**Objective:** Return the lines of the data from the line with "What distance exists" to the line with "7088 centimetres", copied exactly and including both of those lines.

**Provided material:**
---*---
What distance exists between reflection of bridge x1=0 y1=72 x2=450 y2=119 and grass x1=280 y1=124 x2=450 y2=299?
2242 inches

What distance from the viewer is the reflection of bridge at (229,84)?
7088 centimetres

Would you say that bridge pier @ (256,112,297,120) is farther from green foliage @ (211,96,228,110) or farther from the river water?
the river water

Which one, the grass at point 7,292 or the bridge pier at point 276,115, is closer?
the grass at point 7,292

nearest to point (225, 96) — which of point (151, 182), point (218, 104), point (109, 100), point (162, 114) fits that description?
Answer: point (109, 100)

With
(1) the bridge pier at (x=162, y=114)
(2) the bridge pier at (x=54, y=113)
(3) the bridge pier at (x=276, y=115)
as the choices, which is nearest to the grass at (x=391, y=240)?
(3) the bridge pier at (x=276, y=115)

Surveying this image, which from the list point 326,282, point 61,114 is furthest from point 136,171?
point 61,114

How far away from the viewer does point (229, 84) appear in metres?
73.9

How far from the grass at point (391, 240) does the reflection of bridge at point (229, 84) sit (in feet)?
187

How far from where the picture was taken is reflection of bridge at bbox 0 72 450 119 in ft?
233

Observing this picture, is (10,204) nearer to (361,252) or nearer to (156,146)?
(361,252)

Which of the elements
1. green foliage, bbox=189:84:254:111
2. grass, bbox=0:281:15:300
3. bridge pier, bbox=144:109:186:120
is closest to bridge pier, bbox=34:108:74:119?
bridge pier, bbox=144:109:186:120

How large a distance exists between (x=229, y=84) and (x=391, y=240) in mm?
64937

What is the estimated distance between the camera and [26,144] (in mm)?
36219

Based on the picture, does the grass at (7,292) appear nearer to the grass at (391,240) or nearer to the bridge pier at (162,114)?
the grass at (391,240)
---*---
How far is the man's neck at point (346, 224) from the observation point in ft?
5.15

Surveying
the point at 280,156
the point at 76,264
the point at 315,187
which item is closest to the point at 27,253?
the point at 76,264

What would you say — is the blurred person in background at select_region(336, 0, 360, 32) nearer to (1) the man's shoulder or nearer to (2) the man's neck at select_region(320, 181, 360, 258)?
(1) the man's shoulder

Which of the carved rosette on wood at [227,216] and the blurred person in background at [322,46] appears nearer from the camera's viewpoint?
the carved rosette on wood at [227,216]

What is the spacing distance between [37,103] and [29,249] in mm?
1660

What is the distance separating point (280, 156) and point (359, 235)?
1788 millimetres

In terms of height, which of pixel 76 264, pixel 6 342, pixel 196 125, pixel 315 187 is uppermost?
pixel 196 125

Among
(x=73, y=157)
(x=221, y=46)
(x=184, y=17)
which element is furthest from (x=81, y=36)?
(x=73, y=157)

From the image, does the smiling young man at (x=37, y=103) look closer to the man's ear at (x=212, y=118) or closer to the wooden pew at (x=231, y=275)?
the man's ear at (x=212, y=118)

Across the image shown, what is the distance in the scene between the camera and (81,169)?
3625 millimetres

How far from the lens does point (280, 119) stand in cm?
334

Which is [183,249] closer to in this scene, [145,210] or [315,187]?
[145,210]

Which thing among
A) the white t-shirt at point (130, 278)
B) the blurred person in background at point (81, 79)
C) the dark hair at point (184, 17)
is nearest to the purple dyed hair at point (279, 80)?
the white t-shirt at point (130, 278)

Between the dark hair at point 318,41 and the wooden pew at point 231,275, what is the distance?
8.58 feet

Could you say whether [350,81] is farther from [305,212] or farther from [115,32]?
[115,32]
---*---
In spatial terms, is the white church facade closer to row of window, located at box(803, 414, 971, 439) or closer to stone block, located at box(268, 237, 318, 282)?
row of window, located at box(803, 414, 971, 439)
---*---
**Result:**
What distance exists between reflection of bridge x1=0 y1=72 x2=450 y2=119 and grass x1=280 y1=124 x2=450 y2=299?
2242 inches

What distance from the viewer is the reflection of bridge at (229,84)?
7088 centimetres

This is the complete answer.